- _Problem to work on_:
Rewrite the data as a Markdown table with two columns, Row for a running number and Line for the text. Start at the line containing "How far is (505,209)", end at the last line of the data, and leave out blank lines.

- _Data listing_:
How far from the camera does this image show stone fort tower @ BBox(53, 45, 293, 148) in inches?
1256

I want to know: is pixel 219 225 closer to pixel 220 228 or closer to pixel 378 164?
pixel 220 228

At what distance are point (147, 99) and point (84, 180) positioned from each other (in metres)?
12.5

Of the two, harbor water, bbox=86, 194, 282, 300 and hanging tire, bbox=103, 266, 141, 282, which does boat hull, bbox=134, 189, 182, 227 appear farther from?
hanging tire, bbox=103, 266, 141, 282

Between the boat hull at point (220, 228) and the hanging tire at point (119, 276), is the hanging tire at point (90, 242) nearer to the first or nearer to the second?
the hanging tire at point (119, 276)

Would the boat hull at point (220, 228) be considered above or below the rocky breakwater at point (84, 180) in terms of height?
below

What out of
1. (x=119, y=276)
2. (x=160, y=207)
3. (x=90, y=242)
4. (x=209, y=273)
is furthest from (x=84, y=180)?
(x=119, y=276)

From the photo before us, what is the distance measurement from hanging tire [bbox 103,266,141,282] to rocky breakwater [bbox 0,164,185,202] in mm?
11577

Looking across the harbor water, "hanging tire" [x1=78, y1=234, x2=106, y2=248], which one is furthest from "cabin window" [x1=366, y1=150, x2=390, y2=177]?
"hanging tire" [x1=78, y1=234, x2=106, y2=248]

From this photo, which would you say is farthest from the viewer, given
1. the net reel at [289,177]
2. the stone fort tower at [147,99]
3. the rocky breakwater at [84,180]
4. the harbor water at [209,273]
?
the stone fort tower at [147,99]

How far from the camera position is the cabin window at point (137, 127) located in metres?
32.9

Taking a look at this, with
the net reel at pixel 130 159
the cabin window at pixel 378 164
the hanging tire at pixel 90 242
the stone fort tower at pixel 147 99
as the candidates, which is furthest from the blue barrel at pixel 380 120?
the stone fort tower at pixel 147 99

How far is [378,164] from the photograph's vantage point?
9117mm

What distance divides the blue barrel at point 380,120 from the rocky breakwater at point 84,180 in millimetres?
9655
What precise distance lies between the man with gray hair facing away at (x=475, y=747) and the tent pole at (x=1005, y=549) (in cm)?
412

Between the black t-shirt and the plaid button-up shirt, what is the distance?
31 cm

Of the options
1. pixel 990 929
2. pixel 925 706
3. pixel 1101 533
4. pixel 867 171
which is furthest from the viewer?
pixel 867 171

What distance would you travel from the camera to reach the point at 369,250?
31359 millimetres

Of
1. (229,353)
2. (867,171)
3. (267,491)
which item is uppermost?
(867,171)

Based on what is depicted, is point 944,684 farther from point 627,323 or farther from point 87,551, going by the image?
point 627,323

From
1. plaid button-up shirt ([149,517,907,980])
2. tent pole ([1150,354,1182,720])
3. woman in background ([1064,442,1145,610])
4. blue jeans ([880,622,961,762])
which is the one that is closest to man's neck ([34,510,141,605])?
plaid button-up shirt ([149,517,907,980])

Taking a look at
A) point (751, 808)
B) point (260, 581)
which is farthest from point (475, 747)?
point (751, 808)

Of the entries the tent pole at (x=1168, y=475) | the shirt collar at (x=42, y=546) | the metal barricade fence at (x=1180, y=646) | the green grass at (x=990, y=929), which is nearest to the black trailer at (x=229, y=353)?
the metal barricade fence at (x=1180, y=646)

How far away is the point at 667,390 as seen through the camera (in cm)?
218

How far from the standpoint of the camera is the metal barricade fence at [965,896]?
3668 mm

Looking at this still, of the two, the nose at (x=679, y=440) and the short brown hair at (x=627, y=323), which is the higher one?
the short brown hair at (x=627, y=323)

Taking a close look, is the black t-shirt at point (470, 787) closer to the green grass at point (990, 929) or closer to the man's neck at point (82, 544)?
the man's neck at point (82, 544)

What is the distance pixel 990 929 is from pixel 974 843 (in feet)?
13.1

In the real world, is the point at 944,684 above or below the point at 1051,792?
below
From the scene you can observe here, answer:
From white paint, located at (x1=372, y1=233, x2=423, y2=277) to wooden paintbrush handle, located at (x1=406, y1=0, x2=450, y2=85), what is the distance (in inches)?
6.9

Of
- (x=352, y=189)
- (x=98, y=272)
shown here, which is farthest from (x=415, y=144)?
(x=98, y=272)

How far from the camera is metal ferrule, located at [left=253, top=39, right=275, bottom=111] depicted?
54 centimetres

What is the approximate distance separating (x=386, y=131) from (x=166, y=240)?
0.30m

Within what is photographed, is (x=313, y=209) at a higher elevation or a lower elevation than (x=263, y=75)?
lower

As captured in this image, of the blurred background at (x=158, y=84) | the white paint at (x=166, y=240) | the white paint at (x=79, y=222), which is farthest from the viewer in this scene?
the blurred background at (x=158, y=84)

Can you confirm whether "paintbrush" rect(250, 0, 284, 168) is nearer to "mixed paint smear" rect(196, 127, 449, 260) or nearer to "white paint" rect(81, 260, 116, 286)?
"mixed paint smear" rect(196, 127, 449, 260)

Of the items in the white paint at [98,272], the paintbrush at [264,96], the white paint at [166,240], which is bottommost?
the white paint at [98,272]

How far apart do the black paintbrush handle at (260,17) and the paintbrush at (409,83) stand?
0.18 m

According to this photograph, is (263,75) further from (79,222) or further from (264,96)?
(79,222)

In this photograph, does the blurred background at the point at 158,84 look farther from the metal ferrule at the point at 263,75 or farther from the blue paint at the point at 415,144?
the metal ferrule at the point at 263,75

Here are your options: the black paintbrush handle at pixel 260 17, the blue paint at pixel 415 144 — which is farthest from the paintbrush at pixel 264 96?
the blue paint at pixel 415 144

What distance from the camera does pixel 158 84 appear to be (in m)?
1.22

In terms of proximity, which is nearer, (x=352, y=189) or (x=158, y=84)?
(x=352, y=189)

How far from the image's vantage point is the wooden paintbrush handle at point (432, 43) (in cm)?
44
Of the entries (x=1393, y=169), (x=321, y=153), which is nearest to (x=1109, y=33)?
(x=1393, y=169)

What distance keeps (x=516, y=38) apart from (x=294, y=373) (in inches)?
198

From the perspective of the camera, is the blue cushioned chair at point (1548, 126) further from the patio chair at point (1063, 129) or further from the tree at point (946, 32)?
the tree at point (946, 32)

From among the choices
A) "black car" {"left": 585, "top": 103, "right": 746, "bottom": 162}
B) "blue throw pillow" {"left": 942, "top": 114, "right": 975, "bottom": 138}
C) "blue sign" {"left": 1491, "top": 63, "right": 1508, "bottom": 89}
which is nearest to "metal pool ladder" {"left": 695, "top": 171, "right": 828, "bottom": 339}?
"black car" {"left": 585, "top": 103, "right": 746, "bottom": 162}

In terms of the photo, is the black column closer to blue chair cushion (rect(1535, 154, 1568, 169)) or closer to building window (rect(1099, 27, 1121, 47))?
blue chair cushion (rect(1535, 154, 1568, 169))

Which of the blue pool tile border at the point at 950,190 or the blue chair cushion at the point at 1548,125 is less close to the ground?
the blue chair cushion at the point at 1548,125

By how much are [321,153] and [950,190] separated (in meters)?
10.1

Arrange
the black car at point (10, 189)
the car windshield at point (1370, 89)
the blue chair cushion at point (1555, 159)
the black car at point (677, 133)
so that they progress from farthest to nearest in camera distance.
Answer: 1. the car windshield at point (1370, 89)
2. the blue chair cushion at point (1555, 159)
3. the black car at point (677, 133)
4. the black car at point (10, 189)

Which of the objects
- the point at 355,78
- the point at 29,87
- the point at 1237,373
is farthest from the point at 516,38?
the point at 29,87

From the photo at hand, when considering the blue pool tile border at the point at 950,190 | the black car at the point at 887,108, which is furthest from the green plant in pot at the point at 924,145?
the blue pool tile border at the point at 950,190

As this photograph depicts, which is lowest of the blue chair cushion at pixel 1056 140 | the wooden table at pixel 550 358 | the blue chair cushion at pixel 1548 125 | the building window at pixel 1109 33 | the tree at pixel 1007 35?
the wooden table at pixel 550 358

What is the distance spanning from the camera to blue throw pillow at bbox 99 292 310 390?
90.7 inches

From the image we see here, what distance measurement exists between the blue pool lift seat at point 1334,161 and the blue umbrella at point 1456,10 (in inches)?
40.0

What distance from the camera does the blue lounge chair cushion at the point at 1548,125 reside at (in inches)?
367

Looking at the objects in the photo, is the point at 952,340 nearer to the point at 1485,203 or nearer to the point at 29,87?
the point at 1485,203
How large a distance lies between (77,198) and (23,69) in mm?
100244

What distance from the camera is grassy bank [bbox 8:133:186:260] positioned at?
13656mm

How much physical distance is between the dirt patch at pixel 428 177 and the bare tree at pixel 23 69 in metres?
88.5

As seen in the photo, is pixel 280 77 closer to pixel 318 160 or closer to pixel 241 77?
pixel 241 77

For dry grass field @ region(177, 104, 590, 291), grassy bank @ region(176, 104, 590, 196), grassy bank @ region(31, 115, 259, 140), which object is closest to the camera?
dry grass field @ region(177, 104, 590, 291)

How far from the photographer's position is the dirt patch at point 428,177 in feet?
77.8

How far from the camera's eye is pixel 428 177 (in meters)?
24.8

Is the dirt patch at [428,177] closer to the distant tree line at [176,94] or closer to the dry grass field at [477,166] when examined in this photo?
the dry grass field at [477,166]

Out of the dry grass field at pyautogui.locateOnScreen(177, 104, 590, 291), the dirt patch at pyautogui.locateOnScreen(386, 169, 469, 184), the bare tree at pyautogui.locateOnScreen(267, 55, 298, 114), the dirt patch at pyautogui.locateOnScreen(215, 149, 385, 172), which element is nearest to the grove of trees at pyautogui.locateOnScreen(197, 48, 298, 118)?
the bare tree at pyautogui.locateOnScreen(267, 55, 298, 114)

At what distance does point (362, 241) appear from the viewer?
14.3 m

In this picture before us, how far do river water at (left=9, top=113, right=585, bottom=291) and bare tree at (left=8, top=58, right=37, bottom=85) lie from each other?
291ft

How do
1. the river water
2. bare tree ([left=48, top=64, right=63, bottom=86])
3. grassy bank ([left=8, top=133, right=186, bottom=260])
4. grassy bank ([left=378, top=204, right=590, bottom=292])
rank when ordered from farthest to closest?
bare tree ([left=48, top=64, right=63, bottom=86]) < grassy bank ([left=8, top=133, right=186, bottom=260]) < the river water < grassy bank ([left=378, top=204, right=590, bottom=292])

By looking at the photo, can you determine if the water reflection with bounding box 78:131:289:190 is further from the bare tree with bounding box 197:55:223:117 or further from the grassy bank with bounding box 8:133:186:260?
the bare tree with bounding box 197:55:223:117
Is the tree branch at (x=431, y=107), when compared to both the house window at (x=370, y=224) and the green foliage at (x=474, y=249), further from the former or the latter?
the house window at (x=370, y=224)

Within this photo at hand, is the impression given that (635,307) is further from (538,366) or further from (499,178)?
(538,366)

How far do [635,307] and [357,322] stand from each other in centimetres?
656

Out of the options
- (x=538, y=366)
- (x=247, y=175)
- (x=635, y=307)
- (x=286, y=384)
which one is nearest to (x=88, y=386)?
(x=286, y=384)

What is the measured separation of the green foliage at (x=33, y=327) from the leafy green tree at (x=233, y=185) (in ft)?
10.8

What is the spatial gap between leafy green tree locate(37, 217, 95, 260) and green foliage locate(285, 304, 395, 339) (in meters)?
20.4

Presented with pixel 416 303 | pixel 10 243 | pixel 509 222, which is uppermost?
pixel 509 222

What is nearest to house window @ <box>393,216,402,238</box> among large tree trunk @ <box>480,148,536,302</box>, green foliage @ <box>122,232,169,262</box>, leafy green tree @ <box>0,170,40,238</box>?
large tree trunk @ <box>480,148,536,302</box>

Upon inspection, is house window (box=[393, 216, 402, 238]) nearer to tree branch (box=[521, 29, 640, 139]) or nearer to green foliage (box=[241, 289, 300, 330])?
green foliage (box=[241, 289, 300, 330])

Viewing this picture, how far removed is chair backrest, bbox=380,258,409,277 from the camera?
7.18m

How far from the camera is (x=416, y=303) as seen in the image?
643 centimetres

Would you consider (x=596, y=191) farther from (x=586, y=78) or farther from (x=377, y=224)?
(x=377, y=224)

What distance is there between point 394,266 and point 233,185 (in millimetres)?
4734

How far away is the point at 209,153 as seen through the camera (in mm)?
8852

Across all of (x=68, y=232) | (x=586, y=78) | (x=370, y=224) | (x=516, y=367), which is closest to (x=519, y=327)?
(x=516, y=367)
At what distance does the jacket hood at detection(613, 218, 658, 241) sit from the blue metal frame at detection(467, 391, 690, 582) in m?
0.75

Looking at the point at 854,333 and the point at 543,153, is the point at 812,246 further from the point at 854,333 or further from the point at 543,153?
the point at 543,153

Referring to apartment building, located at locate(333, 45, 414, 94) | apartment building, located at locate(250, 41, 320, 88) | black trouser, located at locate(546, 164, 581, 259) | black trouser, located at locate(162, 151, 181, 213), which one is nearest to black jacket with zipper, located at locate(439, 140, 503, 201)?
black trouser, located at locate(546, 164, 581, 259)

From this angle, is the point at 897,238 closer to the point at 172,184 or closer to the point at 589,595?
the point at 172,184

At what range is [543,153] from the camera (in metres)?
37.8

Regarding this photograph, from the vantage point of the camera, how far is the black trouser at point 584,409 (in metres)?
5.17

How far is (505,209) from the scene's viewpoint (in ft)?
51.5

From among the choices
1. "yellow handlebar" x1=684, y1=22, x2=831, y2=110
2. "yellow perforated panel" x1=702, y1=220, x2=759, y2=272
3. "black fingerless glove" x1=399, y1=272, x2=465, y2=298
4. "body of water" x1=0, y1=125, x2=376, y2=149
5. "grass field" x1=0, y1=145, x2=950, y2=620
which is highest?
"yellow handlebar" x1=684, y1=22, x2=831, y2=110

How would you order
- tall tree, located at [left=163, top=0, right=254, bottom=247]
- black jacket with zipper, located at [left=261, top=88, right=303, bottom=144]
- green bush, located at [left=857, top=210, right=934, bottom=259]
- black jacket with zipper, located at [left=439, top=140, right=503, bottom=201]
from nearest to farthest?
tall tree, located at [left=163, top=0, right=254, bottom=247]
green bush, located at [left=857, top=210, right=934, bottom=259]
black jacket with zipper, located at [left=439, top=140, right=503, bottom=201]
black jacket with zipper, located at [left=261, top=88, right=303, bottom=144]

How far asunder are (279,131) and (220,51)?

- _Solution for this task_:
| Row | Line |
|---|---|
| 1 | How far is (505,209) from the scene's viewpoint (in ft)? |
| 2 | 51.5 |
| 3 | From among the choices |
| 4 | 1. "yellow handlebar" x1=684, y1=22, x2=831, y2=110 |
| 5 | 2. "yellow perforated panel" x1=702, y1=220, x2=759, y2=272 |
| 6 | 3. "black fingerless glove" x1=399, y1=272, x2=465, y2=298 |
| 7 | 4. "body of water" x1=0, y1=125, x2=376, y2=149 |
| 8 | 5. "grass field" x1=0, y1=145, x2=950, y2=620 |
| 9 | which is highest? |
| 10 | "yellow handlebar" x1=684, y1=22, x2=831, y2=110 |
| 11 | How would you order |
| 12 | - tall tree, located at [left=163, top=0, right=254, bottom=247] |
| 13 | - black jacket with zipper, located at [left=261, top=88, right=303, bottom=144] |
| 14 | - green bush, located at [left=857, top=210, right=934, bottom=259] |
| 15 | - black jacket with zipper, located at [left=439, top=140, right=503, bottom=201] |
| 16 | from nearest to farthest? |
| 17 | tall tree, located at [left=163, top=0, right=254, bottom=247] |
| 18 | green bush, located at [left=857, top=210, right=934, bottom=259] |
| 19 | black jacket with zipper, located at [left=439, top=140, right=503, bottom=201] |
| 20 | black jacket with zipper, located at [left=261, top=88, right=303, bottom=144] |
| 21 | How far asunder are (279,131) and (220,51)? |